Défi: Reproduisez fidèlement le passage du texte sur la neige, depuis « J'ai une méfiance » jusqu'à « où elle règne. » inclus.

Extrait choisi:
180 Neige
Par domcorrieras, le vendredi 6 mai 2011 - Proses & autres textes - lien permanent
Récurrente, la neige s'immisce dans mon souvenir, se mêle, avec ses «flurries», à mes imaginations rétrospectives de Louise, à l'amande mouillée de son nom dans ma bouche, mon oreille.
J'ai une méfiance méditerranéenne pour la neige; traversée de fascination. Je ne l'aime vraiment que rare, précaire, surprenante, dans les paysages qui sont les miens et qu'elle n'affecte que le temps d'une matinée d'hiver. Ces neiges seules (celles de l'enfance) sont encore capables d'un creux dans la mémoire, d'une tiédeur de mémoire, transpercée d'une lumière éblouissante : des voitures exceptionnelles, prudentes, avançant silencieusement, allumant de grands yeux ouatés dans l'obscurcissement; d'éblouissantes fougères fraîches sur une vitre, à l'aube, dans la chambre, couverte de buée.
Mais je hais les champs de neige profonds, la neige des skis, des montagnes, la neige canadienne permanente, l'éternité convaincue de la neige dans les pays où elle règne.
Celle qui s'enlace à Louise dans ma vision n'est pas la neige effective de Boston sous la neige, des bords blancs puis gris de la Charles River, mais l'idée de neige, de froid lumineux floconneux opposé au corps nu et pénétrable de Louise, sa chaleur protégée contre le silence du dehors. Arnaut Daniel regarde le corps nu et désiré contre la lumière de la lampe; moi, comme Bernart de Ventadour, j'entrelaçais la luminosité de la neige à l'évidence des seins, des fesses de Louise devant mes yeux; elle n'était pas blanche, lumineuse, neigeuse elle-même; mais elle s'appropriait la clarté de la neige; et la neige, dehors, devenait obscure.

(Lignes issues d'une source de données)

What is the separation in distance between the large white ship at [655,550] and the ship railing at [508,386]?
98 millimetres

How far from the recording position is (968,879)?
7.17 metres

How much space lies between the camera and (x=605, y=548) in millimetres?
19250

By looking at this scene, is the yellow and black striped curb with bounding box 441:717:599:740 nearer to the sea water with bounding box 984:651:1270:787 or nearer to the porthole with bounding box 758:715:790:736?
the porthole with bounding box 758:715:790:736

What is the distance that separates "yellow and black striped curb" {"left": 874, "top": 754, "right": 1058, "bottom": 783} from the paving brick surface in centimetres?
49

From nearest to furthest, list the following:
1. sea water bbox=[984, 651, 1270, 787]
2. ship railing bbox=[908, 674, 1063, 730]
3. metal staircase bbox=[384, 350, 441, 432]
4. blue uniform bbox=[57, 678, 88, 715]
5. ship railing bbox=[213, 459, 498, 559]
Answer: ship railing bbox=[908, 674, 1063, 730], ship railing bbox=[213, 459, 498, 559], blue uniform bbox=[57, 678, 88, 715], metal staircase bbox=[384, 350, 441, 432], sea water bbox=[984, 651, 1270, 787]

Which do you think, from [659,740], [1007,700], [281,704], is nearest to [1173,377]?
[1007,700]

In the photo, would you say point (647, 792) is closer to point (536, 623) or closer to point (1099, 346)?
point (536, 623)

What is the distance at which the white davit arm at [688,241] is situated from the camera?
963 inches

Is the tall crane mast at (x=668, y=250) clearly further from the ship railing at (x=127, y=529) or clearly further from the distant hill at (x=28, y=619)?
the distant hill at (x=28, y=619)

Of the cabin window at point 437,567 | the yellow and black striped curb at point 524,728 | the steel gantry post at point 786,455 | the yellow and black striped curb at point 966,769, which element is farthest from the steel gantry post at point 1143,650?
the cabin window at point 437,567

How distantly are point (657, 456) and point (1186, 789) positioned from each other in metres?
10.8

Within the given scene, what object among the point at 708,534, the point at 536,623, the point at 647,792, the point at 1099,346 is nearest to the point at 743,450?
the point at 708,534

Réponse au défi:
J'ai une méfiance méditerranéenne pour la neige; traversée de fascination. Je ne l'aime vraiment que rare, précaire, surprenante, dans les paysages qui sont les miens et qu'elle n'affecte que le temps d'une matinée d'hiver. Ces neiges seules (celles de l'enfance) sont encore capables d'un creux dans la mémoire, d'une tiédeur de mémoire, transpercée d'une lumière éblouissante : des voitures exceptionnelles, prudentes, avançant silencieusement, allumant de grands yeux ouatés dans l'obscurcissement; d'éblouissantes fougères fraîches sur une vitre, à l'aube, dans la chambre, couverte de buée.
Mais je hais les champs de neige profonds, la neige des skis, des montagnes, la neige canadienne permanente, l'éternité convaincue de la neige dans les pays où elle règne.